Friends, like many shows of its time, was filmed in front of a live studio audience, and this allowed the cast to work around the laughter and other reactions. Supposedly Lisa Kudrow, who played Phoebe, absolutely hated it when the audience interrupted her lines with laughter, but she never let it show. At the other end of the spectrum, it's abundantly clear that the late, great Matthew Perry adored playing to the crowd, with much of his delivery reliant on pausing for reaction and playing off the audience's response. It's different from what TV shows today do, yes, but it's not an inferior way of doing things by any stretch of the imagination.

Sometimes this backfires for a non-native audience, such as when a guest star shows up to rapturous applause from the American audience, but no-one in the UK has any clue whatsoever who the person in question is. (Okay, I very rarely knew who the person was, outside of a few obvious exceptions like when George Clooney and Noah Wyle, riding the peak of ER's fame at the time, showed up.) But you can get something from that even if your response isn't the same as the audience's; it's a sign that Friends was huge, and Hollywood people were almost certainly queueing around the block to make a guest appearance in what was, for a long time, the hottest sitcom in town.

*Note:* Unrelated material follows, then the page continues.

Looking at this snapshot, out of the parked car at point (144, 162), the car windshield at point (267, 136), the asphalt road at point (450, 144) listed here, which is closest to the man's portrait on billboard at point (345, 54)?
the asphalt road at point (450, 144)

With the bizarre resurgence in Friends merchandise there has been recently, I wonder how much it really resonates with a modern audience — i.e. those who grew up after the launch of smartphones, and after the ubiquity of the Internet had been well and truly established. Very few people in Friends even have a mobile phone, and computer use is rare to see, often the subject of comedy. The way people develop interpersonal relationships has changed massively since Friends' time. Hell, even the concept of just hanging out with your friends in person at their place is likely to be completely alien to some people — I was there for it, and it even feels like a distant memory to me, to be perfectly honest.

But the strength of Friends wasn't necessarily that it was a snapshot of a time and place — although, many years after it was current, it functions quite nicely as just that — but rather that it was a show with some strong, well-defined and nuanced characters, with a wide array of interesting storylines, many of which were rather boundary-pushing at the time of the show's original broadcast. So far as I'm concerned, it still holds up very well as a "comfort show" for me due to its familiarity — and I suspect, so long as a younger viewer can get around the culture shock of certain ubiquitous aspects of 21st century life just being flat-out absent from much of the show's run, there's still a lot they can get from it, too.

There is, I'm sure, plenty you can criticise Friends for if you want to get on the tedious "everything is problematic" bus, but fuck that. I love Friends, I always have done, and starting this new rewatch afresh this lunchtime, I suspect I always will.